A pension is a "defined benefit" plan that the employer provides based on a formula that includes years of service and your earnings history. You can contact your Human Resources department which should be able to provide you with any contact information as well as the formula to be used.
Any pension estimate for a younger worker is really based on a number of assumptions: how long you work at the company, your projected earnings growth, the company's contribution and investment performance.
If you are looking to "cash out" of your pension and receive a lump sum or do some sort of rollover to another qualified account like an IRA, that's not going to happen. In rare instances, an accumulated benefit may be available for "rolling over" but that typically is for a minimum time period at the company and a minimum amount.

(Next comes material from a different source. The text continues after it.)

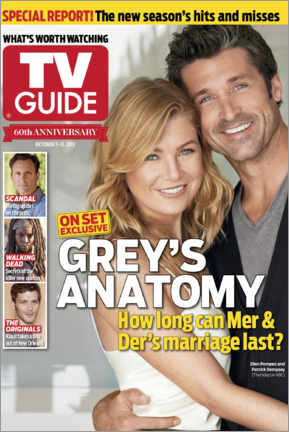 Hartschaumbild  Grey's Anatomy - Meredith and Derek - TV Guide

Yes contact the HR dept. of the employer. But if you have a 'cash balance' defined benefit plan and you have left the company, you can do a direct transfer to an IRA without tax consequences if done properly. If you have a traditional defined benefit plan that provides a monthly benefit, see Steve's response for your options. Also be aware if a traditional plan and you left the company, the monthly benefit estimate provided typically reflects actual dollar amount received at retirement age (typically 65 but check your plan). This amount most likely will not be adjusted for inflation. Again, check the assumptions closely but at your young age, you will need 2.2x that dollar amount at age 65 to have the same purchasing power (assuming a 3% inflation).